Archimedes principle and the density of a rock

[Megatronlol]

Hi, so I have a problem that I am working on and I think that I understand Archimedes principle but the density that I am calculating is just absurd. The problem is as follows:

"A geologist finds that a moon rock whose mass is 9.28 kg has an apparent mass of 6.18 kg when submerged in water. What is the density of the rock?"

I know that the apparent weight of an object when submerged in water is equal to the amount of displaced water. So the actual weight of 9.28 kg minus the apparent weight of 6.18 kg means that 9.28 kg - 9.18 kg = 3.1 kg of displaced water? Is this also true for volume then?

I know the density of water to be 1000kg/m3 and I have a mass of displaced water to be 3.1 kg, so rearranging p=m/v I get v=m/p to find the volume. Plugging in I get v = 3.1 kg/1000 kg/m3 which gives me a volume of displaced water of 3.1 x 10-3 m3 or 0.0031 m3 .
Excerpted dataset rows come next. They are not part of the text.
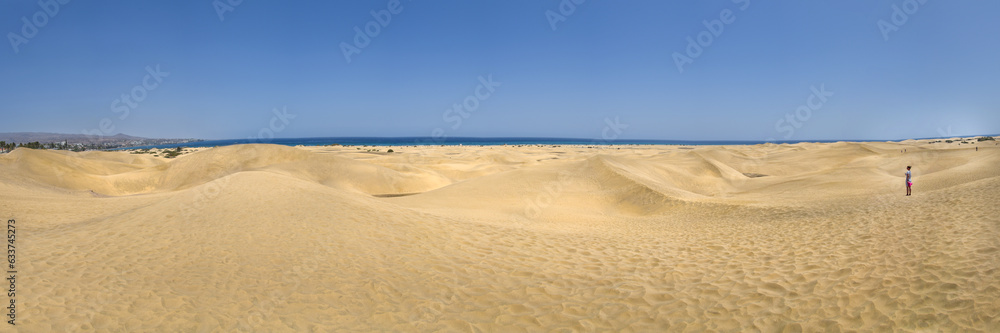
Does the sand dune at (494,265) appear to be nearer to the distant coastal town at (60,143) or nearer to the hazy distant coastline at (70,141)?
the distant coastal town at (60,143)

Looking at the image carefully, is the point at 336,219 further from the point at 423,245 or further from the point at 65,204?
the point at 65,204

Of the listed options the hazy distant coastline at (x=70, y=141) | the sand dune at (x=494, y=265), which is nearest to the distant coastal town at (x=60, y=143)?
the hazy distant coastline at (x=70, y=141)

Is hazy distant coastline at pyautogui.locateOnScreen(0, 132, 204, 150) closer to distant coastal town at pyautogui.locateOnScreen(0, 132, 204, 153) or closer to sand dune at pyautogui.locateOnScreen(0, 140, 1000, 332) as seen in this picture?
distant coastal town at pyautogui.locateOnScreen(0, 132, 204, 153)

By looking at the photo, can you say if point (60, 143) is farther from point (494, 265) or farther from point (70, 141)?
point (494, 265)

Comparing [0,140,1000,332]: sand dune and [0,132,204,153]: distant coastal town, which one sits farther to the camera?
[0,132,204,153]: distant coastal town

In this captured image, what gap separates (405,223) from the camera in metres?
10.2

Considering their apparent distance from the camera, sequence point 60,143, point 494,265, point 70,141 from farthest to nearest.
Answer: point 70,141
point 60,143
point 494,265

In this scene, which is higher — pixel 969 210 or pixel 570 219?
pixel 969 210

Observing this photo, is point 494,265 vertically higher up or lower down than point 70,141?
lower down

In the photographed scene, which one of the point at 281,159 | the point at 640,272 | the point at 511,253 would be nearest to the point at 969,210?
the point at 640,272

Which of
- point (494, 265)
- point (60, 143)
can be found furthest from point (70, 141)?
point (494, 265)

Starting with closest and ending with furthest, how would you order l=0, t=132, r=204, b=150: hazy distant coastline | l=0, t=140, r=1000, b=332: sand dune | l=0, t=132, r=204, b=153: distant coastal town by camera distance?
l=0, t=140, r=1000, b=332: sand dune, l=0, t=132, r=204, b=153: distant coastal town, l=0, t=132, r=204, b=150: hazy distant coastline

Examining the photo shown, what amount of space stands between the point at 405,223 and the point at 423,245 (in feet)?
5.93

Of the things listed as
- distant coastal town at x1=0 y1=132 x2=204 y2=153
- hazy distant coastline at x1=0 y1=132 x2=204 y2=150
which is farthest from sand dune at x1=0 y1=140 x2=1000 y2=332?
hazy distant coastline at x1=0 y1=132 x2=204 y2=150
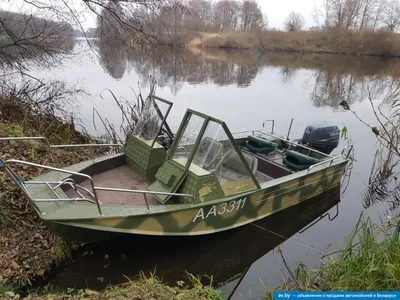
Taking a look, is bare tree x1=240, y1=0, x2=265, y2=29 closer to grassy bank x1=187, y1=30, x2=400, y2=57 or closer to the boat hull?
grassy bank x1=187, y1=30, x2=400, y2=57

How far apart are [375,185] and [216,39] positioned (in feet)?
114

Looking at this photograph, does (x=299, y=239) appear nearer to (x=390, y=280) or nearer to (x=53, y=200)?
(x=390, y=280)

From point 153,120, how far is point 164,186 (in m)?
1.34

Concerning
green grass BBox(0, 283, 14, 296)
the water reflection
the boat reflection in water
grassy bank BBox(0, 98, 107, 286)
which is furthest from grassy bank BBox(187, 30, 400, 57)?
green grass BBox(0, 283, 14, 296)

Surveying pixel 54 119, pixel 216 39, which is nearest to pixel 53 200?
pixel 54 119

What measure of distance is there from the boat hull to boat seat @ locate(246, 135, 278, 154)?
4.11 ft

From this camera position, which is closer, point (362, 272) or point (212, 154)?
point (362, 272)

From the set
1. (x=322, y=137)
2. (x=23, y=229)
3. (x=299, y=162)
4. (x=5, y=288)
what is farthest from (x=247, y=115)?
(x=5, y=288)

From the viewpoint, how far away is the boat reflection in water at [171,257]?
194 inches

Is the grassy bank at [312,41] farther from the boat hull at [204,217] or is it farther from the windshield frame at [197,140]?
the windshield frame at [197,140]

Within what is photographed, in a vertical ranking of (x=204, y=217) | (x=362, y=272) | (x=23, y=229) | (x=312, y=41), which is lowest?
(x=23, y=229)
If a submerged object loses weight equal to the weight of the displaced water, does this mean that the volume of displaced water is equal to the volume of the rock? My current attempt assumes that this is true.
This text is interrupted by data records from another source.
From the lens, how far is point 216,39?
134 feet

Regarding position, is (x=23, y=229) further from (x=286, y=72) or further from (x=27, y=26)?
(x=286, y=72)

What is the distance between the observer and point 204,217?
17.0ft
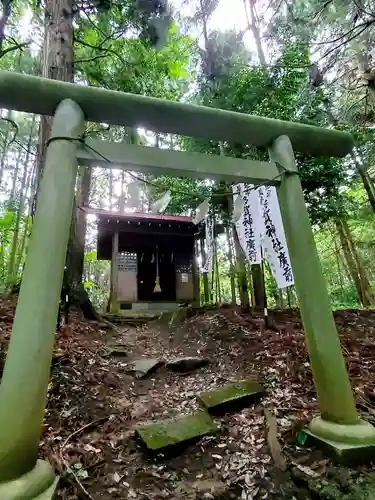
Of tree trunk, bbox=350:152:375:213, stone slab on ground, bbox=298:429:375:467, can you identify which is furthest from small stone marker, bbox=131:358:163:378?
tree trunk, bbox=350:152:375:213

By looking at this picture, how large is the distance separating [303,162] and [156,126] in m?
5.30

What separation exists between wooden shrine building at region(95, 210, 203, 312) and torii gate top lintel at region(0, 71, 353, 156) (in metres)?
7.99

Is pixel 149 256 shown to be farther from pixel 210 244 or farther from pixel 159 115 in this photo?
pixel 159 115

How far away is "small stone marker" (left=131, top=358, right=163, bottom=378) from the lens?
201 inches

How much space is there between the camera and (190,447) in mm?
3061

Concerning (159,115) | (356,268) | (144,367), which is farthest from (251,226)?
(356,268)

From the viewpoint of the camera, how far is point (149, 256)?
1398 cm

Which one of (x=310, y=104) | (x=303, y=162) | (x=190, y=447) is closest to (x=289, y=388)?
(x=190, y=447)

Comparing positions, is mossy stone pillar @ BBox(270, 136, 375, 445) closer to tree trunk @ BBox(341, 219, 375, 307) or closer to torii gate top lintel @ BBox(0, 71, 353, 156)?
torii gate top lintel @ BBox(0, 71, 353, 156)

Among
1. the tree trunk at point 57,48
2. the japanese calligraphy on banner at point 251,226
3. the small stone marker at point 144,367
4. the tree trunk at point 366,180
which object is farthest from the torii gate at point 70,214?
the tree trunk at point 366,180

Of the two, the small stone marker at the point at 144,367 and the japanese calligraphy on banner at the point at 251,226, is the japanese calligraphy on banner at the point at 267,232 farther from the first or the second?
the small stone marker at the point at 144,367

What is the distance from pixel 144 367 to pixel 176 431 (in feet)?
7.10

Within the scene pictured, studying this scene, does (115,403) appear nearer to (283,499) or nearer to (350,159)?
(283,499)

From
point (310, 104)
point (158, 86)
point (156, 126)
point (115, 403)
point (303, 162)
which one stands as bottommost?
point (115, 403)
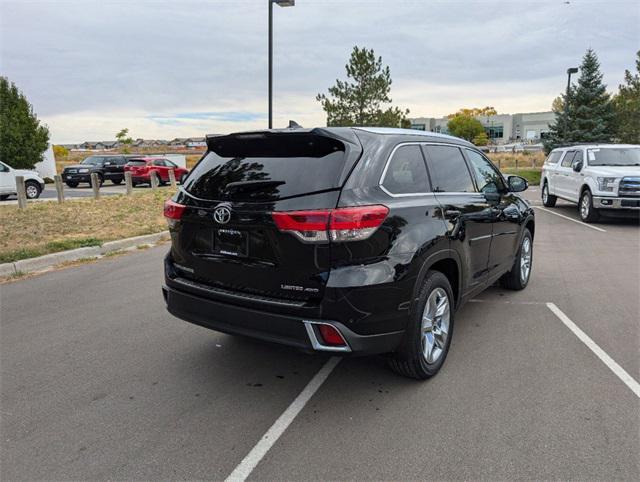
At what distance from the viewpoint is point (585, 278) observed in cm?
687

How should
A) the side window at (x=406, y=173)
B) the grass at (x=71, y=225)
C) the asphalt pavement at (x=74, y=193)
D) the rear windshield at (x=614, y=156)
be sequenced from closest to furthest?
the side window at (x=406, y=173) → the grass at (x=71, y=225) → the rear windshield at (x=614, y=156) → the asphalt pavement at (x=74, y=193)

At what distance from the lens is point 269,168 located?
3.40m

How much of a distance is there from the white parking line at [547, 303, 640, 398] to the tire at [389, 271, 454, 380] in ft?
4.29

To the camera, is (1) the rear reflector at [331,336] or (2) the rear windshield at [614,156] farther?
(2) the rear windshield at [614,156]

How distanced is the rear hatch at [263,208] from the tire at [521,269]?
3.54 m

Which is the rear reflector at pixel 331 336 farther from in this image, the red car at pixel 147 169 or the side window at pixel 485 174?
the red car at pixel 147 169

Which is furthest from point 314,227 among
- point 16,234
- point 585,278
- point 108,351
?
point 16,234

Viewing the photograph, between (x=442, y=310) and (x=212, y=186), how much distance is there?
1.99 meters

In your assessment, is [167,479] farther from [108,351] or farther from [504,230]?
[504,230]

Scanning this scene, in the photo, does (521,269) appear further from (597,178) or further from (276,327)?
(597,178)

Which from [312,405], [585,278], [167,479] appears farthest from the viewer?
[585,278]

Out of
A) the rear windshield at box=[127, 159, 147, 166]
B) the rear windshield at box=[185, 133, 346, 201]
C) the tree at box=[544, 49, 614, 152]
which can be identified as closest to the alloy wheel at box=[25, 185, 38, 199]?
the rear windshield at box=[127, 159, 147, 166]

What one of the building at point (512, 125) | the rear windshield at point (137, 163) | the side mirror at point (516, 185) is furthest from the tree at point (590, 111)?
the building at point (512, 125)

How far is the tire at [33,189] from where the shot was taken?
18391 millimetres
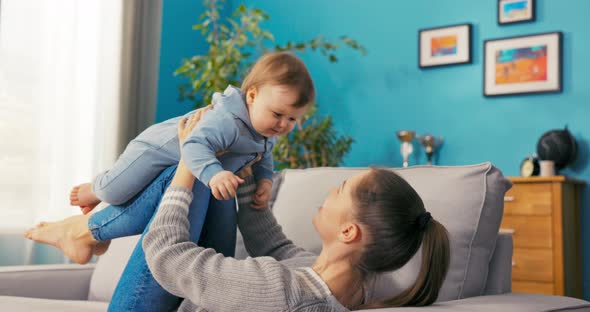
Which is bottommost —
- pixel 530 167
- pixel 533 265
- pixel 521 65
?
pixel 533 265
Assuming the volume of the displaced water = the volume of the rock then I have:

prock = 9.28 kg / 0.0031 m3 which equals 2993 kg/m3 which is ridiculous because 2993 kg is greater than the actual mass of 9.28 kg...
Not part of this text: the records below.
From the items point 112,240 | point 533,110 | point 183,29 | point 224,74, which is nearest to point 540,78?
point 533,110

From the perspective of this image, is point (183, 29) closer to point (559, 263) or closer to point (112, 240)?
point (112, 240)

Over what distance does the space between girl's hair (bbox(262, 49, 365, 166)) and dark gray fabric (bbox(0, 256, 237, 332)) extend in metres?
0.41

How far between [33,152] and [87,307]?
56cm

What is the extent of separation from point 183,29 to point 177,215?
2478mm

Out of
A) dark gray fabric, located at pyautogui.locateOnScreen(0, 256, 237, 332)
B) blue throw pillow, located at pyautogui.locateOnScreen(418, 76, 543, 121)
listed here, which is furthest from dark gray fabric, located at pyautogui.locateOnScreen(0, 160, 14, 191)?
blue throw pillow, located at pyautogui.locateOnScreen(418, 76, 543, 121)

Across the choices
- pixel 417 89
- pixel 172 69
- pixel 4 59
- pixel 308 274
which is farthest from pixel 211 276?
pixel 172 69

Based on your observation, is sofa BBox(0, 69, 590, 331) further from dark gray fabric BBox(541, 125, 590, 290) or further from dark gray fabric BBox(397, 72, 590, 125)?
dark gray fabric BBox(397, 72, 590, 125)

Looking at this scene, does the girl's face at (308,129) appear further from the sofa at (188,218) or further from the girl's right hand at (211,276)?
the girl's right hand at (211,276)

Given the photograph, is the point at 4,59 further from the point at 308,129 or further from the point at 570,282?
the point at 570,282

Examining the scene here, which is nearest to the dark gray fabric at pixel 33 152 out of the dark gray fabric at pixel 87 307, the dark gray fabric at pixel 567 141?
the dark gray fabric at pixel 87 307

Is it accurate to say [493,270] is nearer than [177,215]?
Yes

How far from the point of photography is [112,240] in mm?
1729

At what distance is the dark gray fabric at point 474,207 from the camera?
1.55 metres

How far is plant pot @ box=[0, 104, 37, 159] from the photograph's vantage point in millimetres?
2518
Any guidance is appreciated. I must be off by a few orders of magnitude for something? 2.9 kg/m3 seems reasonable.

 

[russ_watters]

Hi, so I have a problem that I am working on and I think that I understand Archimedes principle but the density that I am calculating is just absurd. The problem is as follows:
...
prock = 9.28 kg / 0.0031 m3 which equals 2993 kg/m3 which is ridiculous because 2993 kg is greater than the actual mass of 9.28 kg...

Any guidance is appreciated. I must be off by a few orders of magnitude for something? 2.9 kg/m3 seems reasonable.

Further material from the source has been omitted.